Manufacturers of products containing nanomaterials marketed under the OTC sunscreen monograph remain responsible for ensuring that the product satisfies all applicable legal requirements. FDA “encourages manufacturers of such products to consult with FDA to facilitate a mutual understanding of specific scientific or regulatory issues relevant to their product.”

FDA invites comment on the following topics:

  • Specific nanomaterials or types of nanomaterials that have been used or proposed for use in OTC sunscreen products;
  • Concerns about sunscreen product safety, effectiveness, or quality associated with the use of nanomaterials in OTC sunscreen products, with supporting data;
  • Need for, and proposals of, specifications or limitations for particular nanomaterials for use in OTC sunscreen products;
  • Any particular nanomaterials that you believe should not be permitted for use in OTC sunscreen products, along with supporting scientific information; and
  • FDA’s proposed regulatory approach and/or alternative regulatory approaches to the use of nanomaterials in OTC sunscreen products.

In 2011, FDA published an advance notice of proposed rulemaking (ANPR) that identified sunscreen dosage forms considered either eligible or ineligible for inclusion in the sunscreen monograph, and specifically requested comments on the safety and efficacy of spray sunscreens.

FDA notes in the forthcoming proposed rule that several comments on the ANPR “expressed concern about the potential inhalation risk from exposure to spray sunscreens that contain nanomaterials (as both active and inactive ingredients).”

One comment also recommended that FDA require the presence of such ingredients to be disclosed on spray sunscreen labels.
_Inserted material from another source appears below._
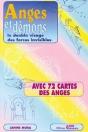 Anges Et Demons (Jeu De 72 Cartes Des Anges Inclus) - Preview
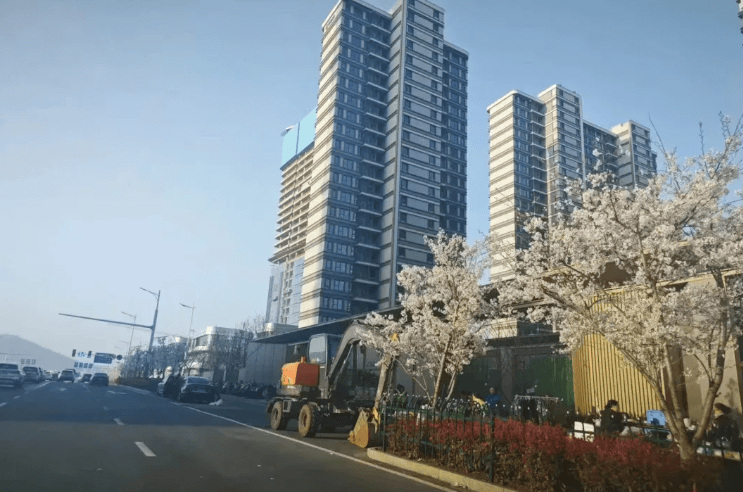 1200万元起入河西CBD？南京招商局中心臻境的优劣势全透视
FDA states that it “is not now proposing conditions of use, including labelling, for spray sunscreens that distinguish based on the presence of nanomaterials because we are proposing that any sunscreen spray that contains any particles smaller than 5 μm when it is dispensed from the consumer container would not be GRASE.”

With respect to nanomaterials in spray sunscreens, FDA notes that “the primary determinant of inhalation risk is the size of the particles in emitted sprays, which may be larger than individual formulation components. Nanoscale ingredients would not pass the particle size limitations for spray sunscreens; therefore, if they were to be detected when sprayed from the consumer container during particle size testing, the sunscreen could not be marketed under the OTC monograph.”

Publication of the proposed rule in the Federal Register will begin a 90-day comment period.